MUNANSO UNGUNDO (Casa de la Ceiba): sincretismo Afrocubano de Palo Monte –Regla Bruja-

Jorge Luis Rodriguez (Stage Of The Arts, Inc.) and Beatrice M. De Oca
(Western New Mexico University)

Abstract in English language

MUNANSO UNGUNDO (House of the Ceiba): The Palo Monte -Regla Bruja- Afro-Cuban syncretism.  

To my Tata Cristóbal Orlando, Nicuago Luana; in memoriam.

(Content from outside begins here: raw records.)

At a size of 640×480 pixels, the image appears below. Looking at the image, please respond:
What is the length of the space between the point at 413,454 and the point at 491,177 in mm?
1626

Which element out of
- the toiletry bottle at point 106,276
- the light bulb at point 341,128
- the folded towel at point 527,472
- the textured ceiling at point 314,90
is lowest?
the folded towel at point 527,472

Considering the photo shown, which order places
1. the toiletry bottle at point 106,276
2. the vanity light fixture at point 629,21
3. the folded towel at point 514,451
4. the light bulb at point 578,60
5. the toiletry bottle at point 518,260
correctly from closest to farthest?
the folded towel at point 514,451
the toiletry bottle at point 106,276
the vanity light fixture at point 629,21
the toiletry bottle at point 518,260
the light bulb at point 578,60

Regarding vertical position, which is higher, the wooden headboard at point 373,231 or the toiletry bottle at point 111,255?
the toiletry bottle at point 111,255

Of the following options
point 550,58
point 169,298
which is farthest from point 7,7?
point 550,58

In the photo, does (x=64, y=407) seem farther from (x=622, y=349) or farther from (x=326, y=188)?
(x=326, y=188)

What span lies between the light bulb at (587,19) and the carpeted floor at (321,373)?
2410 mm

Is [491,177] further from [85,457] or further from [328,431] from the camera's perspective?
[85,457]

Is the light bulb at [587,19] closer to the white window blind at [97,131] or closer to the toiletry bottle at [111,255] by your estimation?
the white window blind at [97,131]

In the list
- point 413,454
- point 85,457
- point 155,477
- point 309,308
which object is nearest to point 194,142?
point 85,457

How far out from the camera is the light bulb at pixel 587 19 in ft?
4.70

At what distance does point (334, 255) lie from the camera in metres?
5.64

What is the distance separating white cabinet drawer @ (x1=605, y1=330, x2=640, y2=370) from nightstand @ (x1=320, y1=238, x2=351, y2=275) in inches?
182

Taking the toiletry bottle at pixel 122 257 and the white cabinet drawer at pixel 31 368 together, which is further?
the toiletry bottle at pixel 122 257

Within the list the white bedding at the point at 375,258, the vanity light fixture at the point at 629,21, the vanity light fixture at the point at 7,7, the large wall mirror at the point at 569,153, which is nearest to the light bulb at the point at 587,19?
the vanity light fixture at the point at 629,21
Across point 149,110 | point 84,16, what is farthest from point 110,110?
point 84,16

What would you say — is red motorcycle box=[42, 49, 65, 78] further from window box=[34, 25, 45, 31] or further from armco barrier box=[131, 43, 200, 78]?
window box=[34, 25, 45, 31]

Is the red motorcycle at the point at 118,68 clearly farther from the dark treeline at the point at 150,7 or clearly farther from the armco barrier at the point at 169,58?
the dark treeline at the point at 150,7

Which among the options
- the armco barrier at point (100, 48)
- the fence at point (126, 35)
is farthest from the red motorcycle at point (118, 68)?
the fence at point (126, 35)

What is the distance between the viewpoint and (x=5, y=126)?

During 1997 and 1998 we studied Afro-Cuban ritual music and dances in
Matanzas, Cuba. Also, we facilitated and managed the teaching of Afro-Cuban ritual music and dances in Los Angeles, California. The learning came from Afro-Cuban folk masters and the students in California where 40 non-Cubans and non-practitioners of the Afro-Cuban religions.
We focused on the Lucumi (Yoruba music and dances of the Regla de Ochá) and in the Congo (Bantú music and dances of the Regla de Palo Monte). In the original Lucumí practices an individual will be initiated and receive an Orisha (God) on his/her head; during the ritual ceremonies an initiated may be incorporating under trance the behavior of his Orisha (bajar el Santo) and show particular physical abilities and perform hard movements with total analgesia. The ritual dances are based on the “possession” of the practitioners by each different Orisha.
In the Palo Monte (Regla Conga) practices one medium will became the horse to be mounted by the mpungos (forces) guiding the visit of beings. Those Congo entities will be carried on the shoulders of the medium, not received in the head like the Lucumi Orishas.
The Afro-Cuban syncretism relates the Lucumi Orishas to the Catholic Saints in what is knows today as Santería and the Santería will turn into the syncretism with the Congo Palo Monte, the Arará, the Iyessás and the Society Abakuá.
For example: the Virgen de Regla of Christianity will be Yemayá in Lucumí, Madre de Agua in Congo, Ananú in Arará, Kedibé in Iyessá and Okande in Abakuá.